### Work instructions
Give the part of the records that opens with the line containing "For the yellow" and closes with the line containing "For pink daisy, located" as a JSON list of strings, one string per line, with blank lines left out. Include only those lines, both ends among them.

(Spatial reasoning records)
* START *

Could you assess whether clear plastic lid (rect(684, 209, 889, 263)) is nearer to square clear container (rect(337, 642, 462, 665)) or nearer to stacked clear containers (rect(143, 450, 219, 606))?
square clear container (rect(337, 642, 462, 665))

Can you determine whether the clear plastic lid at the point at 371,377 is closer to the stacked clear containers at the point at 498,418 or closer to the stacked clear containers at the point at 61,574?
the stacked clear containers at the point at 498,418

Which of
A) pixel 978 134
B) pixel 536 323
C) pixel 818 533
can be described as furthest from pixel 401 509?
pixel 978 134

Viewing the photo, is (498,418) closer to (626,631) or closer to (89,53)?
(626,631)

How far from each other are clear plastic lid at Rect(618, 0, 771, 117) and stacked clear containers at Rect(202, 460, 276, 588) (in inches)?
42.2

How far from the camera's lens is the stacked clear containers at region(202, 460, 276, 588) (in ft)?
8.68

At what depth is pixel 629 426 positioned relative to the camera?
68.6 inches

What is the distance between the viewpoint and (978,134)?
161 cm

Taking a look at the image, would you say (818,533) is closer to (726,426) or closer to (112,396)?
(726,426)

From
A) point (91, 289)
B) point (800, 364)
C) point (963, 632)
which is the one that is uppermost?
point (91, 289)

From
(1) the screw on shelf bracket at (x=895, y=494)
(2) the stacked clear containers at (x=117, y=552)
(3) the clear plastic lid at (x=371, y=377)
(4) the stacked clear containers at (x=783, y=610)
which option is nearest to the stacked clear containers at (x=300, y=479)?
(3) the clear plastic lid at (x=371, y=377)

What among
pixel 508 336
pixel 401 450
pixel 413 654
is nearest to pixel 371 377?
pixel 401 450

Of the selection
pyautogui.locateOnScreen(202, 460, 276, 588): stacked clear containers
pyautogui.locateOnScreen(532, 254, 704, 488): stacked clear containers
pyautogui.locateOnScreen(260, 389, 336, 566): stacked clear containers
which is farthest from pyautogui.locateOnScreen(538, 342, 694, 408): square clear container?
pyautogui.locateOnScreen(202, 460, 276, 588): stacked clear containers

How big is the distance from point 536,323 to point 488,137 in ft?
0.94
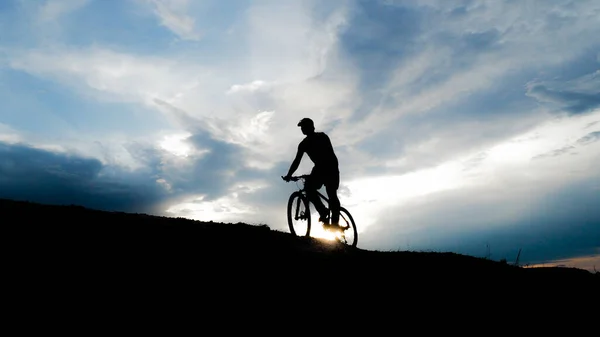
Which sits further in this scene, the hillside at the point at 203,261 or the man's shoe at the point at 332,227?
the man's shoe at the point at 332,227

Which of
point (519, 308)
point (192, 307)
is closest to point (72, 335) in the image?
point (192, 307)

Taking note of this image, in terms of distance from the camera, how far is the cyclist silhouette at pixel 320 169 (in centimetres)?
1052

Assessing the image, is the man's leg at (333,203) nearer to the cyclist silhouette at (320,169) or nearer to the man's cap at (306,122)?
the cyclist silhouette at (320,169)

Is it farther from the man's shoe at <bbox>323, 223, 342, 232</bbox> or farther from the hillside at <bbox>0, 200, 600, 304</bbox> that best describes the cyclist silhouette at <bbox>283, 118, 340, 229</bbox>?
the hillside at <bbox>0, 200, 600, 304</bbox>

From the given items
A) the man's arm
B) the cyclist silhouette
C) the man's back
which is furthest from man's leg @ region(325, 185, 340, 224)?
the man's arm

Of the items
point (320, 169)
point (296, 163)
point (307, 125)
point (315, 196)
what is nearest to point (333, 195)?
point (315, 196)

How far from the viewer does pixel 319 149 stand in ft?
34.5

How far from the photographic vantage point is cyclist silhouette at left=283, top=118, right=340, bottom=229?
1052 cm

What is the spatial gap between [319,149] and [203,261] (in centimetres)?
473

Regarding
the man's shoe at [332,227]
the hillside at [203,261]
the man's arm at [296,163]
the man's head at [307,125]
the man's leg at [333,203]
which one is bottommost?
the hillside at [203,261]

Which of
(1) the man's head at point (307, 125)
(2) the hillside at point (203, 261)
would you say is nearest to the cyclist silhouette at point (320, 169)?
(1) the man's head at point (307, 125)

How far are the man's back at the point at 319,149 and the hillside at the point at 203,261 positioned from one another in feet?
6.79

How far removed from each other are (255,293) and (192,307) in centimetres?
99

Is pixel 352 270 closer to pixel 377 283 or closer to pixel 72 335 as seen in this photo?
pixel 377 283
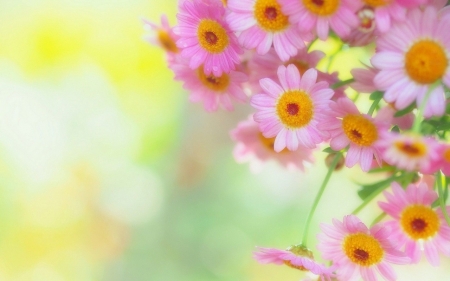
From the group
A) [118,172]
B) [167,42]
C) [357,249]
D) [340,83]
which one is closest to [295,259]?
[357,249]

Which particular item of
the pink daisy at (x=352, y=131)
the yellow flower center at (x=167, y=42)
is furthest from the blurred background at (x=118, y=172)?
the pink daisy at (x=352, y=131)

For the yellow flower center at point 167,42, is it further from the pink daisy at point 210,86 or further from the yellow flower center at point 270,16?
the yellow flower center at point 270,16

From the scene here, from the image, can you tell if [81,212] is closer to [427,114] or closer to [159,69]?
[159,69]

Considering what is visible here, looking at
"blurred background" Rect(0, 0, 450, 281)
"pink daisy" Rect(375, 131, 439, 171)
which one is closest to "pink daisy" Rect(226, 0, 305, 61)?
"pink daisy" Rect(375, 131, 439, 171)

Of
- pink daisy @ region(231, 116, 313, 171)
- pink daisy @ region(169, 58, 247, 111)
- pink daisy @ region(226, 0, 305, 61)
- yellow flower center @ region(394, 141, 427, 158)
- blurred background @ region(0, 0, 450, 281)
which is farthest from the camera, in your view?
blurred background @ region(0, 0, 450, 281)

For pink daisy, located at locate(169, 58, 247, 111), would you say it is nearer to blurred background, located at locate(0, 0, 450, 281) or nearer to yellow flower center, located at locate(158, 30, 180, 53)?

* END *
* START *

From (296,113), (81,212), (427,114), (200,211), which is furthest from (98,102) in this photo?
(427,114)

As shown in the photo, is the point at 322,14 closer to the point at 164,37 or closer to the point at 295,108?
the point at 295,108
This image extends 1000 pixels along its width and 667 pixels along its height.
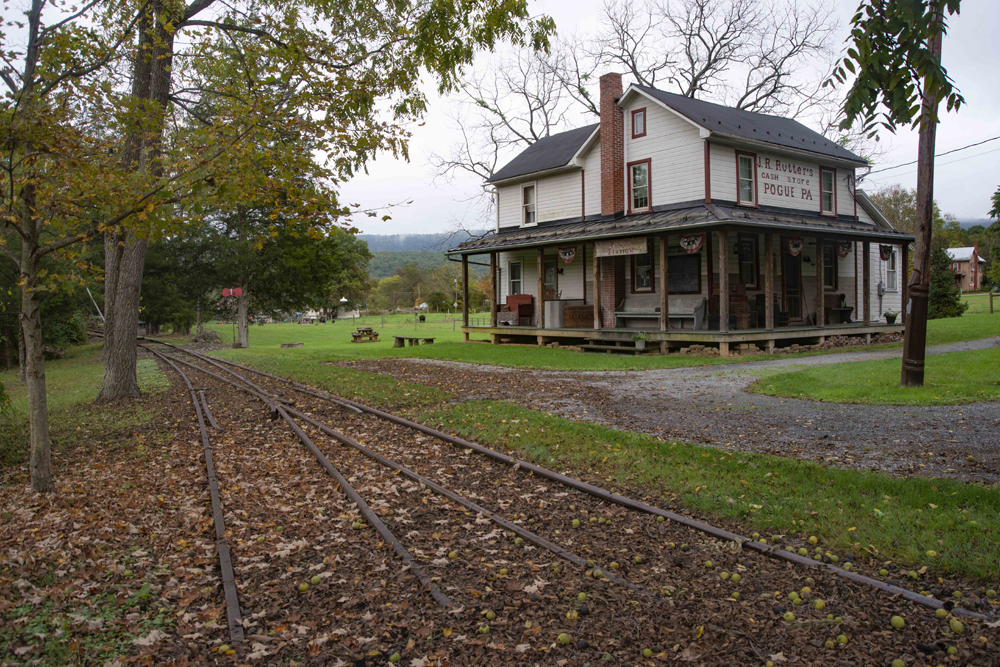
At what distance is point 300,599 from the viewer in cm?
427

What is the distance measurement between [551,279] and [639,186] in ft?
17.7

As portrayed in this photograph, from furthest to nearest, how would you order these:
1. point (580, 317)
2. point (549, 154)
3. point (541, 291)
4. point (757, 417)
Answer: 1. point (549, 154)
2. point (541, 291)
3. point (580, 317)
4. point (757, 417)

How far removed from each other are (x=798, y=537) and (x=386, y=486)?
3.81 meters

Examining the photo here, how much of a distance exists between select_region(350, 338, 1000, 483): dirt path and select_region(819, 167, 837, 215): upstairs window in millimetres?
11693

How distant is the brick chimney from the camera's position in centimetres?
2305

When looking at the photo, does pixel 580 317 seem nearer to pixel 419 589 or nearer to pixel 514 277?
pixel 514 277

* END *

### Output of the task
[
  "For the yellow flower center at point 167,42, is it further from the pink daisy at point 210,86 or further from the yellow flower center at point 270,16?",
  "the yellow flower center at point 270,16",
  "From the scene here, from the image, can you tell if [81,212] is closer to [427,114] or closer to [159,69]?",
  "[159,69]",
  "Considering what is visible here, looking at",
  "\"blurred background\" Rect(0, 0, 450, 281)",
  "\"pink daisy\" Rect(375, 131, 439, 171)",
  "which one is closest to \"pink daisy\" Rect(226, 0, 305, 61)?",
  "\"pink daisy\" Rect(375, 131, 439, 171)",
  "Of",
  "- pink daisy @ region(231, 116, 313, 171)",
  "- pink daisy @ region(169, 58, 247, 111)",
  "- pink daisy @ region(226, 0, 305, 61)",
  "- yellow flower center @ region(394, 141, 427, 158)",
  "- blurred background @ region(0, 0, 450, 281)",
  "which is farthest from the camera, in your view?",
  "blurred background @ region(0, 0, 450, 281)",
  "For pink daisy, located at locate(169, 58, 247, 111), would you say it is nearer to blurred background, located at locate(0, 0, 450, 281) or nearer to yellow flower center, located at locate(158, 30, 180, 53)?"
]